I Ergonomically Undulate - (Gold) It sounds like future TV series will be much more stfnal than TV used to be, when s-f programs were both rare and clearly labeled. I assume that future-war and political-conspiracy plots will be considered mainstream and not s-f by the TV programming executives today. ## Hooray for the Narnian movies being produced in the order the books were originally published! I will look forward to Prince Caspian late next year. ## I wish that the professional subtitlers of the anime AirMaster series had looked up "luchadore" as you did, instead of spelling it "roochadore". (AirMaster battles the masked luchadores who wander the streets of Tokyo. It is not an awfully serious TV series, although more serious than the same anime studio's Bobobo-bo Bo-bobo about the superhero with the prehensile nose hairs, master of the school of Nose Hair Karate.) ## On "technically, there were no sciences at the time of The Iliad", I just finished reading (from the L.A. Public Library) The Pig Scrolls, by Paul Shipton, a Monty-Pythonesque take on the Trojan War period as narrated by one of Odysseus' shipmates who does not get turned back from a pig by Circe along with the other sailors. An important character is the philosopher Thales, who is portrayed as history's first Mad Scientist, inventor of the atomic-powered toaster, leaky ballpoint pens, etc. I recommend the novel to those who like lines like, "The rest of the day went by so slowly, I couldn't help wondering if Apollo hadn't parked the Chariot of the Sun and slunk off for a bag of chips." ## Thanks for the photographs of the armonica/glass harmonica. It certainly does not look like a traditional harmonica.

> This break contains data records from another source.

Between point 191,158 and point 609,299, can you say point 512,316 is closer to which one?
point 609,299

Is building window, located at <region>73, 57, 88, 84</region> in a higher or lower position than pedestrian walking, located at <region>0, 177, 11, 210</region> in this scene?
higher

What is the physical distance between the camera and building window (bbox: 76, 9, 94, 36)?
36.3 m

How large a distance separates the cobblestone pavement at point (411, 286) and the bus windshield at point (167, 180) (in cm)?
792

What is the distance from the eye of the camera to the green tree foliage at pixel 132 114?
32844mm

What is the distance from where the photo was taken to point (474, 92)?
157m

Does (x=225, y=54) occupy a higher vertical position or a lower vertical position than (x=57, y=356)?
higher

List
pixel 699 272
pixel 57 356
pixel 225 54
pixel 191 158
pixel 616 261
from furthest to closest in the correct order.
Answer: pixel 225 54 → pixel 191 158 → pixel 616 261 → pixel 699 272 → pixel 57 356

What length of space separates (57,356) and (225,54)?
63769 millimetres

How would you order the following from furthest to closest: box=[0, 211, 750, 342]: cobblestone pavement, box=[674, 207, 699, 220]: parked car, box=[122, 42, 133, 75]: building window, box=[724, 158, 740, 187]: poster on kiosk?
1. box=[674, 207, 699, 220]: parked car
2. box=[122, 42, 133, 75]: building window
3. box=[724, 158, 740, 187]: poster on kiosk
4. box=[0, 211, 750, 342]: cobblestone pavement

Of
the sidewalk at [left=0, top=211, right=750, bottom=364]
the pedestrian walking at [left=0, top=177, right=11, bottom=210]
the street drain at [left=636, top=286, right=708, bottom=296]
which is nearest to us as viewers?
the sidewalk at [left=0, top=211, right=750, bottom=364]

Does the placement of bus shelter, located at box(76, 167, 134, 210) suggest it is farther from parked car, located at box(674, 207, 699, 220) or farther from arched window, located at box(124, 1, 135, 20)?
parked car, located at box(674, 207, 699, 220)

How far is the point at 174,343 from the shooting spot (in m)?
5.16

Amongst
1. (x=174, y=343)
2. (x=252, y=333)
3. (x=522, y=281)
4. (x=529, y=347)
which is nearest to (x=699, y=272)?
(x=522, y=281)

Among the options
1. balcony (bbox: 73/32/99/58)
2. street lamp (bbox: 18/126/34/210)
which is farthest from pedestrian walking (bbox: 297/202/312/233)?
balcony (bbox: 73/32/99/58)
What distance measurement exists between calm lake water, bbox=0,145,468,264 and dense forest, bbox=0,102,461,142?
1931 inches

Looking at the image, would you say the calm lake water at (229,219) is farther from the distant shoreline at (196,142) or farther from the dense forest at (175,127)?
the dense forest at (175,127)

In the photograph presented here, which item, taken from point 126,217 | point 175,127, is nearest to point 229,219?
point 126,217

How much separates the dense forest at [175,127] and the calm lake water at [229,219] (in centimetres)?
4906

Luny Tunes #11 - (Castora) On oil still being produced deep in the earth, I am never forget (who said that?) the Irwin Allen disaster movie, or the LASFS' reaction to it (When Time Ran Out, 1980), that starred Paul Newman as an oil-well drilling foreman for a major oil company that was prospecting for a new oil field in the flanks of an active volcano. Were you around the LASFS at the time? ## I just checked the Los Angeles Public Library catalogue online. The library may not have carried the Uncle Wiggily books when I was a boy, but it has a 1988 edition of Uncle Wiggily to the Rescue (32 pages) today. I have reserved it, and I wll review it here after Kay Shapero picks it up for me.